- **EXCERPTED TEXT**:

|The Author is Former Director General of Information Systems and A Special Forces Veteran, Indian Army|
Recent sighting of a Beluga whale in Norway sporting a harness with Russian markings has raised considerable alarm and speculation. According to Joergen Ree Wiig, the Norwegian Director of Fisheries, "Equipment St. Petersburg" is written on the harness strap, which features a mount for an action camera. One view is that the whale could have escaped from a Russian military facility, even as Norwegian Military has shown interest in the harness. A professor in the Department of Arctic and Marine Biology at the Arctic University of Norway believes that in all probability the Russian Navy in Murmansk is involved since Russia has major military facilities in and around Murmansk on the Kola Peninsula. Fishermen in Arctic Norway had reported the tame white cetacean with a tight harness swimming around. On Friday, fisherman Joar Hesten, aided by Joergen Ree Wiig, jumped into the frigid water to remove the harness.
According to Hesten, the whale began to rub itself against his boat when he first spotted it. As per official records, Russia does not have a history of using whales for military purposes but the Soviet Union had a full-fledged training program for dolphins. The Soviet Union used a base in Sevastopol on the Crimean peninsula during the Cold War to train the mammals for military purposes for tasks like searching for mines or other objects, plus planting explosives. The facility in Crimea was closed following the collapse of the Soviet Union, though unnamed reports shortly after the Russian annexation of Crimea indicated that it had reopened. Significantly, the Russian Defense Ministry purchased five dolphins for a training program in 2016.

- **USING THE INFORMATION**:
- a) From the article about the Beluga whale, list the tasks the Soviet Union trained the mammals at its Sevastopol base to carry out.
- b) Answer these from the article about the Beluga whale:
(i) What is written on the harness strap?
(ii) How many dolphins did the Russian Defense Ministry purchase in 2016?
(iii) What did the whale do when Hesten first spotted it?
- c) Does the article about the Beluga whale support each statement? Answer yes or no and quote the words that decide it.
(i) Official records show that Russia has a history of using whales for military purposes.
(ii) The harness had a mount for an action camera.
(iii) The facility in Crimea was closed after the Soviet Union collapsed.

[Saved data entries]
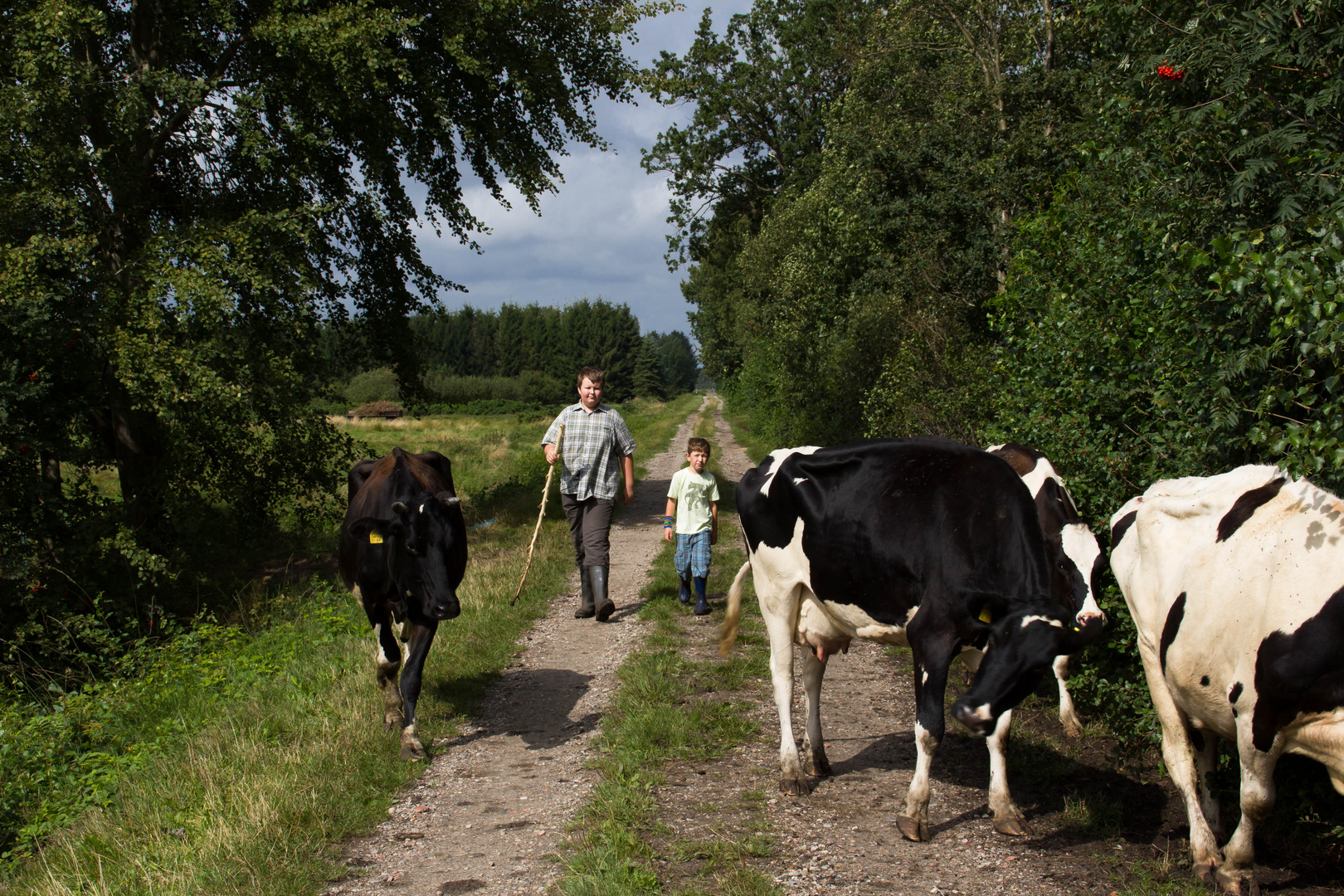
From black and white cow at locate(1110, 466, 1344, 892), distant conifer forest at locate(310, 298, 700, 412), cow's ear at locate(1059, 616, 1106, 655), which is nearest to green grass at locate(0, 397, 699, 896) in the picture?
cow's ear at locate(1059, 616, 1106, 655)

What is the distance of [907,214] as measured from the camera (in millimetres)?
16672

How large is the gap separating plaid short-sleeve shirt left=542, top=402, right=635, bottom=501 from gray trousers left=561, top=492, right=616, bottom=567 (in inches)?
4.2

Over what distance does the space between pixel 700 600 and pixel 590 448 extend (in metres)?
2.12

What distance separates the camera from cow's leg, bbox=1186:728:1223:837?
4.37 metres

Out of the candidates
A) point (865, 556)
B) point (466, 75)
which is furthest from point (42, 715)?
point (466, 75)

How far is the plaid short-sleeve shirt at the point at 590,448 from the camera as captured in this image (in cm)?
927

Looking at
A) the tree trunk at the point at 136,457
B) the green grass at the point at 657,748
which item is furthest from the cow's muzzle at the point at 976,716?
the tree trunk at the point at 136,457

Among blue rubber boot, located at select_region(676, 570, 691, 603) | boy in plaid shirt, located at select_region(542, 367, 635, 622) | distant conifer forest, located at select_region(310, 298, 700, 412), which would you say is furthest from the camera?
distant conifer forest, located at select_region(310, 298, 700, 412)

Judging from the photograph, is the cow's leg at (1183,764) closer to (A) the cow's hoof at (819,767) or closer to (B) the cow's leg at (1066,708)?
(B) the cow's leg at (1066,708)

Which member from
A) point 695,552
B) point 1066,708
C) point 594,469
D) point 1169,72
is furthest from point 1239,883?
point 594,469

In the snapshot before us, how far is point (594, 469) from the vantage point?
930cm

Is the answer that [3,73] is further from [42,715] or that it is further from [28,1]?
[42,715]

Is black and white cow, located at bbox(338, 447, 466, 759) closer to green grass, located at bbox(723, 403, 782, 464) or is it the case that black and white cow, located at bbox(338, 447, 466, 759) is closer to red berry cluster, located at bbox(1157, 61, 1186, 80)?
red berry cluster, located at bbox(1157, 61, 1186, 80)

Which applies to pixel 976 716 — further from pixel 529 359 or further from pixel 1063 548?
pixel 529 359
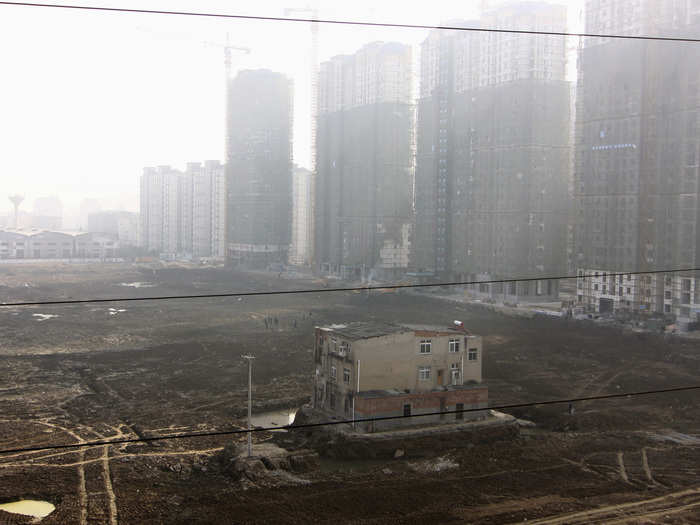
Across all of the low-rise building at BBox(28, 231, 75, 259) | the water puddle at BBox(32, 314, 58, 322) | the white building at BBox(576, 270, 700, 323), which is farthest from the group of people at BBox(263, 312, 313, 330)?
the low-rise building at BBox(28, 231, 75, 259)

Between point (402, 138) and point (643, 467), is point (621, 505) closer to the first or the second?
point (643, 467)

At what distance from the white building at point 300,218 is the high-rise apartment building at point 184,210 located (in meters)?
6.53

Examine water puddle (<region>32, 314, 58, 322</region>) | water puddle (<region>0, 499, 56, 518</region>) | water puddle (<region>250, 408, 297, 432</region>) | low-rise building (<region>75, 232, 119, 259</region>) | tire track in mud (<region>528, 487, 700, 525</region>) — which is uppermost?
low-rise building (<region>75, 232, 119, 259</region>)

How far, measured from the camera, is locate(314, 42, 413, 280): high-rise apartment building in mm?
42875

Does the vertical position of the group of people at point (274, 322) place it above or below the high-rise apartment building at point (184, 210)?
below

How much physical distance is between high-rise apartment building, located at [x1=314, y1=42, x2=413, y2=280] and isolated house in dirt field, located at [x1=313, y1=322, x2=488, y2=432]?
30043mm

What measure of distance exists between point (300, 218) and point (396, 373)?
49530 mm

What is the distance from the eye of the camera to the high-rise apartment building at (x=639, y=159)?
25016mm

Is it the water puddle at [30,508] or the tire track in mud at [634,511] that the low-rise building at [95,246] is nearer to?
the water puddle at [30,508]

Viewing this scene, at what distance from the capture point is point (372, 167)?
4344 cm

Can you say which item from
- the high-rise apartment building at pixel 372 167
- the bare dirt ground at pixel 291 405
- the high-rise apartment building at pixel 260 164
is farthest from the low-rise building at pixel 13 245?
the bare dirt ground at pixel 291 405

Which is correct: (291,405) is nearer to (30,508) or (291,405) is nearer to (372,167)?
(30,508)

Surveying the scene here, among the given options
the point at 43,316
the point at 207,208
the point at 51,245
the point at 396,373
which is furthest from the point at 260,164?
the point at 396,373

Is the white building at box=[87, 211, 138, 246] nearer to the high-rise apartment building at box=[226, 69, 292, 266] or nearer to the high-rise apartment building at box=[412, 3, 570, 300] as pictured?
the high-rise apartment building at box=[226, 69, 292, 266]
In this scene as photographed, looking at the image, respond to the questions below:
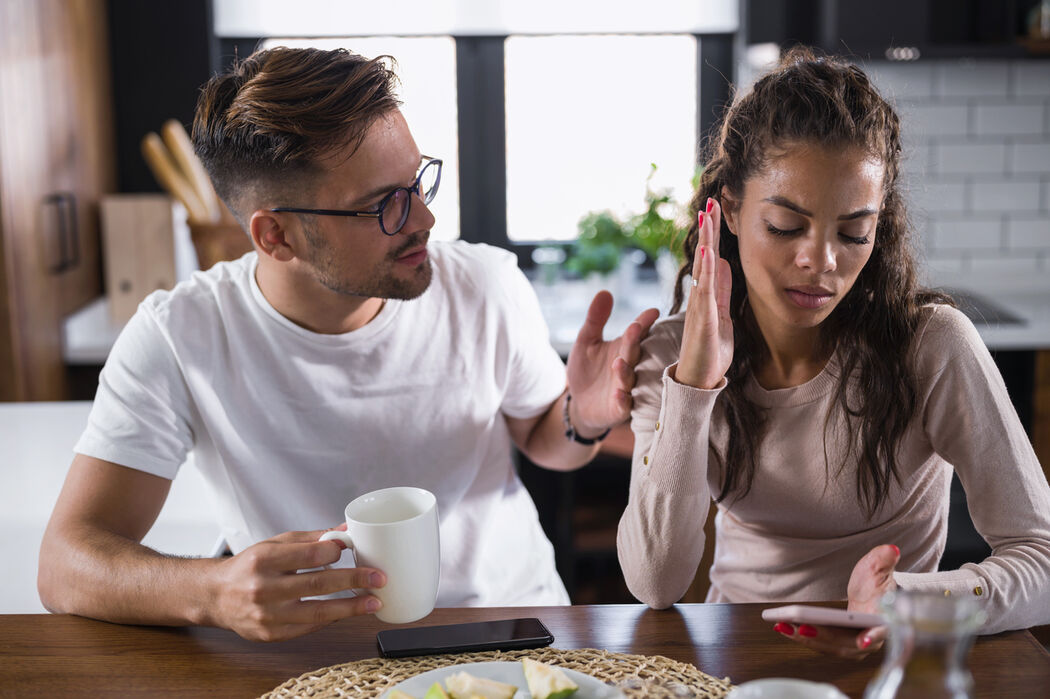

- **RESPONSES FOR EACH TASK**:
- a)
- Searching for mines
- Searching for other objects
- Planting explosives

- b)
(i) "Equipment St. Petersburg"
(ii) Five
(iii) It began to rub itself against his boat.

- c)
(i) No: "Russia does not have a history of using whales for military purposes"
(ii) Yes: "which features a mount for an action camera"
(iii) Yes: "The facility in Crimea was closed following the collapse of the Soviet Union"